Ilustração: Rodrigo Auada

O escritório do advogado Otavio Yazbek, ex-diretor da Comissão de Valores Mobiliários (CVM) e da BM&FBovespa (atual B3), fica na Vila Olímpia, na capital paulista. Mas há quatro meses ele bate ponto também em outros bairros e cidades, onde estão localizadas as diversas unidades da Odebrecht, a empreiteira que está no centro do furacão da Operação Lava Jato, conduzida há pouco mais de três anos pela Polícia Federal e pelo Ministério Público. Investigada por corrupção, a companhia firmou um acordo de leniência em dezembro. O pacto prevê que a Odebrecht entregue informações sobre pagamento de propina e caixa dois nas eleições dos últimos 16 anos, pague multas milionárias e contrate um monitor independente para fiscalizar o cumprimento de uma série de medidas de compliance. Foi Yazbek quem assumiu esse papel, em fevereiro. “O acordo de leniência é a minha bíblia”, afirma. “Como monitor, verifico se a empresa está cumprindo o que prometeu, periodicamente presto informações a respeito às autoridades e reclamo do que não estiver fazendo”, relata.
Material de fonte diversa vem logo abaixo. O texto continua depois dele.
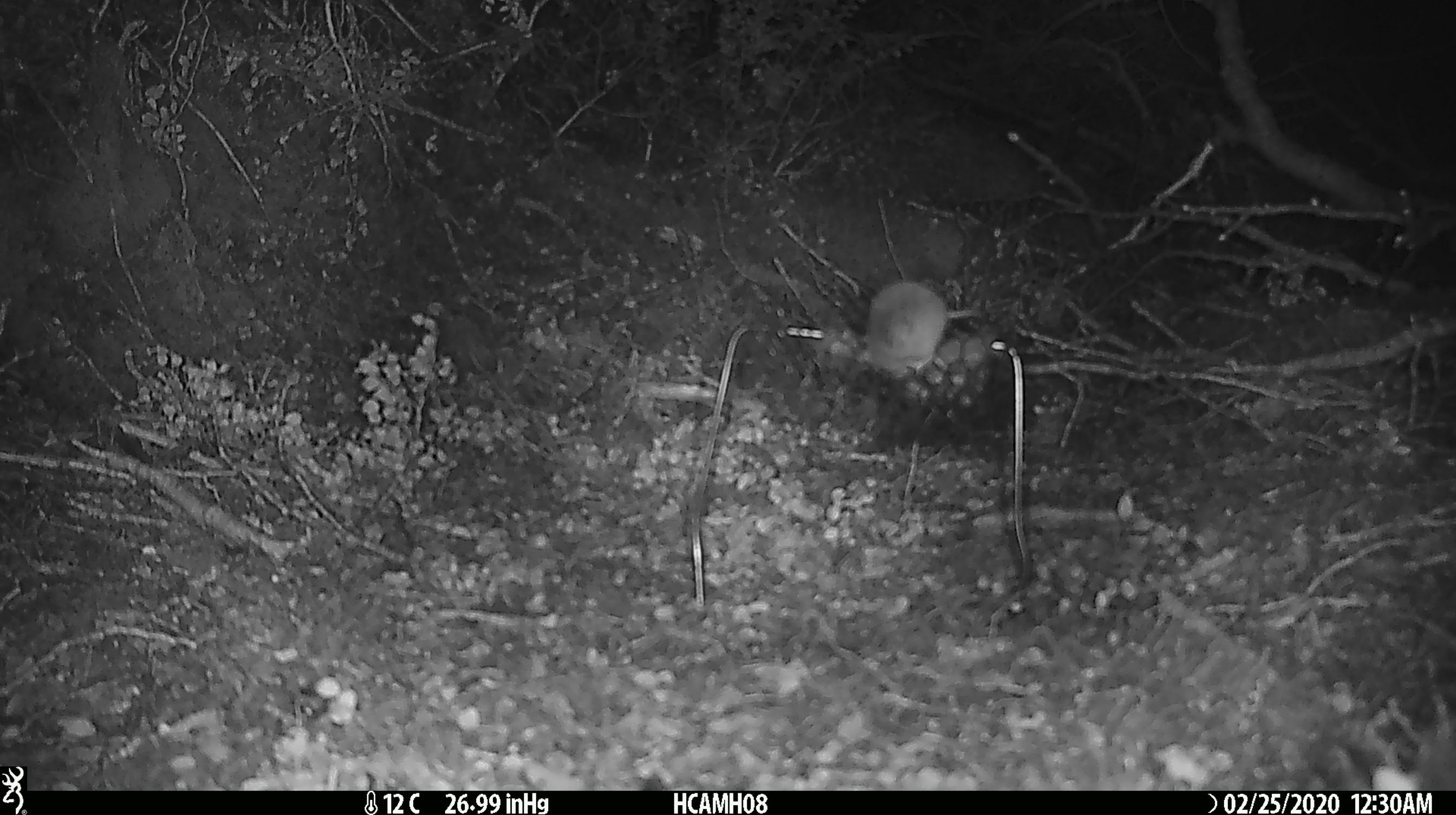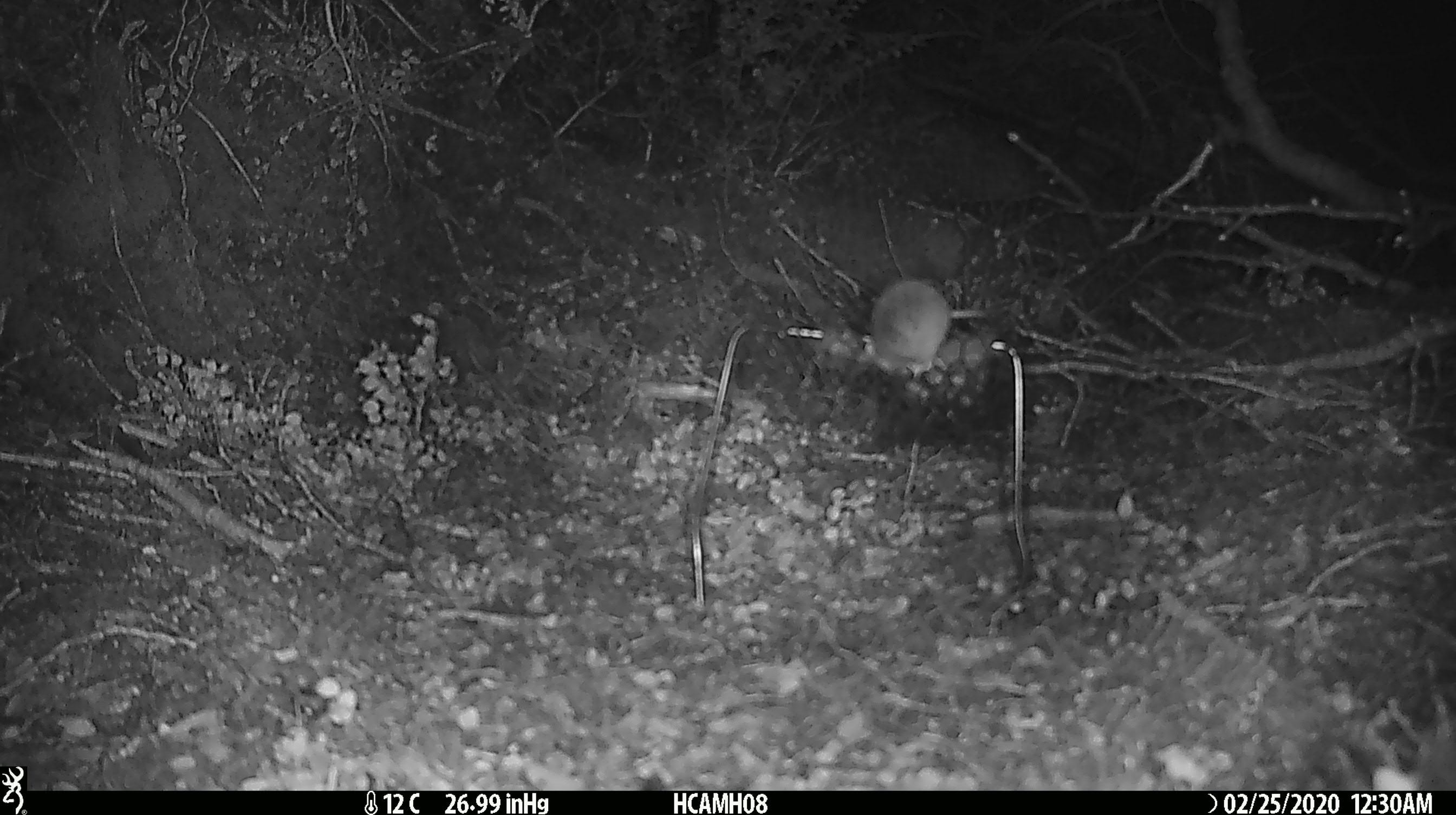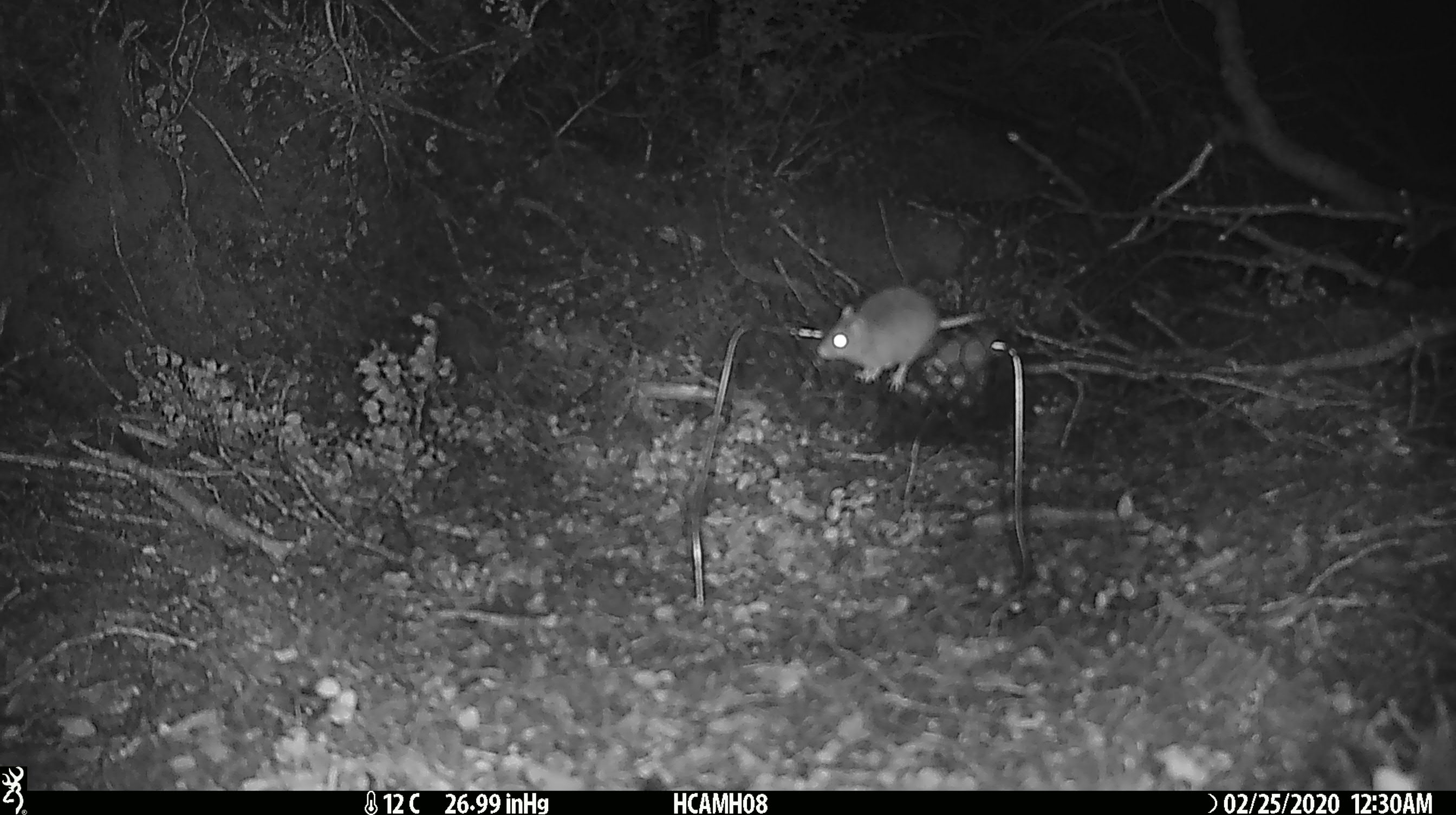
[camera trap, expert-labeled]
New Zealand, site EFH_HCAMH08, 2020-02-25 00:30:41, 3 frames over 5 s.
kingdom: Animalia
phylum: Chordata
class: Mammalia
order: Rodentia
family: Muridae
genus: Mus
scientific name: Mus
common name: mouse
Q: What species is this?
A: Mouse (Mus).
Embora pareça algo novo para as empresas no Brasil, o monitoramento externo não é inédito no País. Multinacionais envolvidas em casos de fraude e corrupção, como Siemens e Monsanto, já tiveram suas práticas locais fiscalizadas por profissionais independentes, como resultado de acordos fechados pelas companhias com tribunais de países onde foram investigadas. A diferença é que, em função das apurações recentes de práticas de corrupção, começaram a surgir monitoramentos decorrentes de acordos firmados pelas autoridades brasileiras com empresas nacionais. São os casos da Odebrecht e da petroquímica Braskem, que tem a própria empreiteira e a Petrobras como principais acionistas. “Quando a empresa firma um acordo, ela se compromete a andar na linha. Mas sem tempo e sem recursos, como o governo pode ter certeza de que isso está realmente acontecendo?”, observa a advogada Isabel Franco, do escritório Koury Lopes Advogados. Eis precisamente onde entra o trabalho dos monitores.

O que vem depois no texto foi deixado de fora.